1981 – Mission of Burma – That’s When I Reach For My Revolver
This one might be too lo-fi for you but was an important, political part of the growth of American hardcore punk.
1982 – The Clash – Rock The Casbah
The Clash perfected pop punk and brought the genre to widespread radio play for the first time, they’re generally regarded as gods but are just alright with me.
1982 – Talking Heads – Once in a Lifetime
Yup, had to add another TH song. Tina is just a wonderful bassist.
1983 – American Post Punk Takes Off
1983 – Violent Femmes – Blister in the Sun
Post-punk took a little longer to settle in the US but eventually became much more mainstream than it’s British version. VF were unique and strange.
1983 – REM – Radio Free Europe
For every article that considers REM post-punk there is one saying they were not, in any case this has always been my favourite REM song. That beat is incredible.

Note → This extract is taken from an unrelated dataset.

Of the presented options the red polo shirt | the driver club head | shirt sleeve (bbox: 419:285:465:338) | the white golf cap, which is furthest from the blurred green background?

1984 – Minneapolis Garage Punk
1984 – Husker Du – Never Talking to You Again
The growth of punk in NYC and Los Angeles made perfect sense, what didn’t was the fact that the third city to explode with important punk and post-punk was the Midwestern conservative nothing city of Minneapolis.
1984 – Husker Du – Pink Turns to Blue
Husker Du and The Replacements had a friendly rivalry as the two big acts from Minneapolis, continually competing to see who could play faster and louder while still fielding songs dripping in melody. Both bands blow me away.
1984 – The Replacements – I Will Dare
The Replacements were not quite as experimental as Husker Du but both bands were a disaster of alcoholism and heroin. Half the guys in The Replacements died of alcholism before they were 27.
1984 – The Replacements – Unsatisfied
This one makes me sad, it’s one of the few songs Samira asked me to not play.
It’s tough to include Replacements videos as they refused to make videos and only ever show the same guy smoking a cigarette and listening to the band.
The tattoo on my arm that says Big Star is in honour of the band Big Star, natch. The Replacements worshipped Big Star and basically wanted to be them except famous, this song is an ode to Big Star’s singer, Alex Chilton. Great song, great video but the story of Big Star will have to wait for another day.